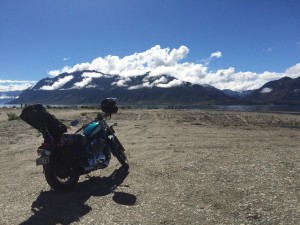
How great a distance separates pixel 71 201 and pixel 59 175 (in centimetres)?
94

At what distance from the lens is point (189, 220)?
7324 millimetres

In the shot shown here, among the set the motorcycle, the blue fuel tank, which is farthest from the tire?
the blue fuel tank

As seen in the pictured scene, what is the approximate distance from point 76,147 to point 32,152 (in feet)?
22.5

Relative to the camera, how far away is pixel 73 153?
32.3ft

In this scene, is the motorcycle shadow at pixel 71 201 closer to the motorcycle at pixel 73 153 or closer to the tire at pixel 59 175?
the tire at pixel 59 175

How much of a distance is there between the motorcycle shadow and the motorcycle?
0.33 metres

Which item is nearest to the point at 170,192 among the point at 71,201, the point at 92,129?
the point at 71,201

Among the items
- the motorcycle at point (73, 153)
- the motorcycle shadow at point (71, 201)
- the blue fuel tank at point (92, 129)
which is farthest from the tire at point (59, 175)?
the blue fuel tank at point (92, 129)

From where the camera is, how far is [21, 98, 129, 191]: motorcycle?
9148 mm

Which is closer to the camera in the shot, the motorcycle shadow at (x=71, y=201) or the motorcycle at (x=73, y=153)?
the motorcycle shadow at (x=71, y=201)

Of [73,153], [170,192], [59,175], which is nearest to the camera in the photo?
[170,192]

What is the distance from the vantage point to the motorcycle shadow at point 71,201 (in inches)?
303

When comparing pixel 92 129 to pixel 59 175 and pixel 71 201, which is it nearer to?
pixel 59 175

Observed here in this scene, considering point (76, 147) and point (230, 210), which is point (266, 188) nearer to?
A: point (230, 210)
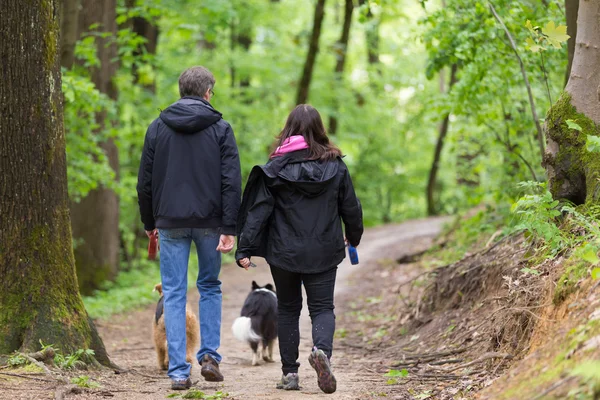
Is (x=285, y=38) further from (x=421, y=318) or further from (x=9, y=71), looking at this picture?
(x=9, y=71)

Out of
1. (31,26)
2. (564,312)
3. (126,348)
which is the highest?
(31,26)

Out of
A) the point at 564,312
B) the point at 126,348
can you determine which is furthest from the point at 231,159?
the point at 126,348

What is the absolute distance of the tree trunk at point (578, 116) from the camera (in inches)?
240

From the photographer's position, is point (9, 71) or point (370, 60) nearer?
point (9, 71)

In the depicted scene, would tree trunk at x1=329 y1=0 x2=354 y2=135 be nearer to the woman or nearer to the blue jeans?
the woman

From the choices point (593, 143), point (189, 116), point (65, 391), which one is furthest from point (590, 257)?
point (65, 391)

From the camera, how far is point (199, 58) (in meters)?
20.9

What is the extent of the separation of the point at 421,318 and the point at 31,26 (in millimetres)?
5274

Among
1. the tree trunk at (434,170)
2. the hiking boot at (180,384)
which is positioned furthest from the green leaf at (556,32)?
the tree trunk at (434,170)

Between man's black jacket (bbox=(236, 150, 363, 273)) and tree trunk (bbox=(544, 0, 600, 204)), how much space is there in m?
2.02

———

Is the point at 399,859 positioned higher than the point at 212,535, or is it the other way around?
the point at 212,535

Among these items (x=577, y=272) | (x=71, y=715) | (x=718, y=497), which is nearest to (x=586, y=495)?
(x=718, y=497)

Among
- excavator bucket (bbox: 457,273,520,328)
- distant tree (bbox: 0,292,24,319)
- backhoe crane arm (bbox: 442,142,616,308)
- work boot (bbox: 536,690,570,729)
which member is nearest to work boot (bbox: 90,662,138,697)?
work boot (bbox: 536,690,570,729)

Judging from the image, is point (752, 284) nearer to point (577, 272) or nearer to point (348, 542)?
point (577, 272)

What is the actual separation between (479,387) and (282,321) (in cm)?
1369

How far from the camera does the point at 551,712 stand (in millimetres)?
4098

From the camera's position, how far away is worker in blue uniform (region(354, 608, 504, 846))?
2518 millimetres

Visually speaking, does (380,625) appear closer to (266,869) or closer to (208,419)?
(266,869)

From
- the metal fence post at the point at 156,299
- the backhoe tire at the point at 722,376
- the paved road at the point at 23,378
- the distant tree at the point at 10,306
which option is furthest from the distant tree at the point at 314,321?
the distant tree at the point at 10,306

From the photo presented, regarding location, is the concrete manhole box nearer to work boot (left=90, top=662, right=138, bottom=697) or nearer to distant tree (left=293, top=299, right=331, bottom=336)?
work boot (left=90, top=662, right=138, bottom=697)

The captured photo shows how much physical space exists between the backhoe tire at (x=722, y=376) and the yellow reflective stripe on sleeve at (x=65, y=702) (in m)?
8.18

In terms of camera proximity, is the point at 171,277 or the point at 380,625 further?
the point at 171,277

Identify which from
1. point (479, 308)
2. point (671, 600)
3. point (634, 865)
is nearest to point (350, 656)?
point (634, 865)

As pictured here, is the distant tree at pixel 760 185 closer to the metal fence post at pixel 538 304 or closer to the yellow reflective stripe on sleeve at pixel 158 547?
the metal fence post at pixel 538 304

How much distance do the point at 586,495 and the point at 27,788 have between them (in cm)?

———

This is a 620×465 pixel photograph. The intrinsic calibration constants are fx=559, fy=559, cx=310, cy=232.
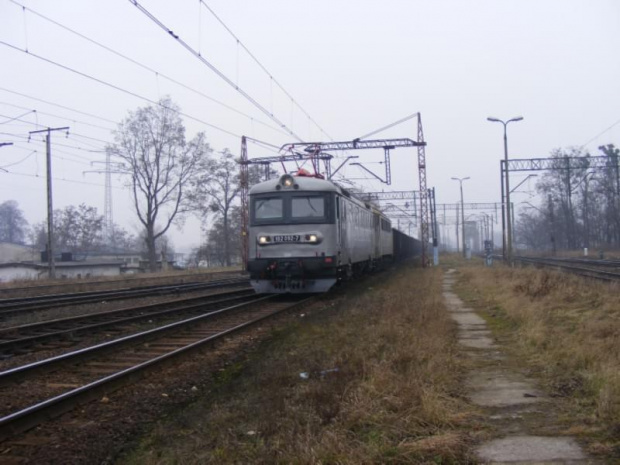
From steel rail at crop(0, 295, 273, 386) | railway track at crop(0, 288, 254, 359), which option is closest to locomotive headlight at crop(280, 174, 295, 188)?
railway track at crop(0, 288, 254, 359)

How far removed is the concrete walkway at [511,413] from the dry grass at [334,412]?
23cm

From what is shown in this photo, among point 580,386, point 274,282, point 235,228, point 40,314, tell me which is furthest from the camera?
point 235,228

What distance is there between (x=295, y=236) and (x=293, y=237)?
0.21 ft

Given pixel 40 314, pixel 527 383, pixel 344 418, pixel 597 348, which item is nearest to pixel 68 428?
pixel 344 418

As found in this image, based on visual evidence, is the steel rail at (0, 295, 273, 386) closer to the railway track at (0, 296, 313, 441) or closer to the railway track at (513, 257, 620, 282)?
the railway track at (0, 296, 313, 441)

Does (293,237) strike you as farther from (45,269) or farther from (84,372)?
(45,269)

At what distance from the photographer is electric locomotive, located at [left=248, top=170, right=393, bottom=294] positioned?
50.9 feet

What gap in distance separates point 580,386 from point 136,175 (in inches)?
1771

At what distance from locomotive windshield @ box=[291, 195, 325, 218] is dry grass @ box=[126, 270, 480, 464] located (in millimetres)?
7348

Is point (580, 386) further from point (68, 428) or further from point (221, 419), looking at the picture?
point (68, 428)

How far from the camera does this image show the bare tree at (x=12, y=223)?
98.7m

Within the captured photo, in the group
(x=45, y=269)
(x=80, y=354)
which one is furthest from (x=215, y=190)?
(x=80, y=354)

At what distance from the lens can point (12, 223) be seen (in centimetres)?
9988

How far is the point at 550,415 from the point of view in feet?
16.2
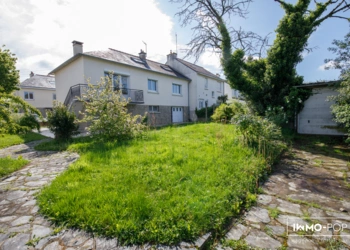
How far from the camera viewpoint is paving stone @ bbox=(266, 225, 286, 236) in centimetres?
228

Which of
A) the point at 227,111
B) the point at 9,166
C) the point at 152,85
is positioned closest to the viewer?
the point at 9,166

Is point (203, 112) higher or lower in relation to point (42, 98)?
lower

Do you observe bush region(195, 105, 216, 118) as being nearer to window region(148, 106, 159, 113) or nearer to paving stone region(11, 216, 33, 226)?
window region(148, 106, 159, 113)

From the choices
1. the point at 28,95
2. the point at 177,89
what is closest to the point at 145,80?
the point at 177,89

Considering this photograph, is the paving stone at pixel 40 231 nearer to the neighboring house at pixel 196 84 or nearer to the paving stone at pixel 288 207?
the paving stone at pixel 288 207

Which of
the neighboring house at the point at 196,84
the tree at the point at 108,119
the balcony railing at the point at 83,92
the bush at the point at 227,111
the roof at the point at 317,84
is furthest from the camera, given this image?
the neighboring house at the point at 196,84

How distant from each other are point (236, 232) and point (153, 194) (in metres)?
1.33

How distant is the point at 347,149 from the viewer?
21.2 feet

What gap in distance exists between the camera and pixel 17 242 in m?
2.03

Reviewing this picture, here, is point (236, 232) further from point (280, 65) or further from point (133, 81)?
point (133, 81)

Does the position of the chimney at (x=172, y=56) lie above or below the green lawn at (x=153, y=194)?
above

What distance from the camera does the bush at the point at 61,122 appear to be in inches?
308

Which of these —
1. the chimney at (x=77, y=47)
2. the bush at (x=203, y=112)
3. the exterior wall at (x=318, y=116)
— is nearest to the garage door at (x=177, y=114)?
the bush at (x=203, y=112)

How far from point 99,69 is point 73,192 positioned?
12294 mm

———

SOAL LATIHAN: Salin ulang baris-baris rekaman di atas tanpa perubahan, mulai dari baris yang memuat "Identify which from" hingga baris yang memuat "How much distance", kedua baris itu ikut disalin.

JAWABAN SOAL:
Identify which from
1. point (479, 308)
2. point (671, 600)
3. point (634, 865)
is nearest to point (350, 656)?
point (634, 865)

As pictured here, is the distant tree at pixel 760 185 closer to the metal fence post at pixel 538 304 or closer to the yellow reflective stripe on sleeve at pixel 158 547?
the metal fence post at pixel 538 304

How much distance do the point at 586,495 and the point at 27,788 have between them (in cm)?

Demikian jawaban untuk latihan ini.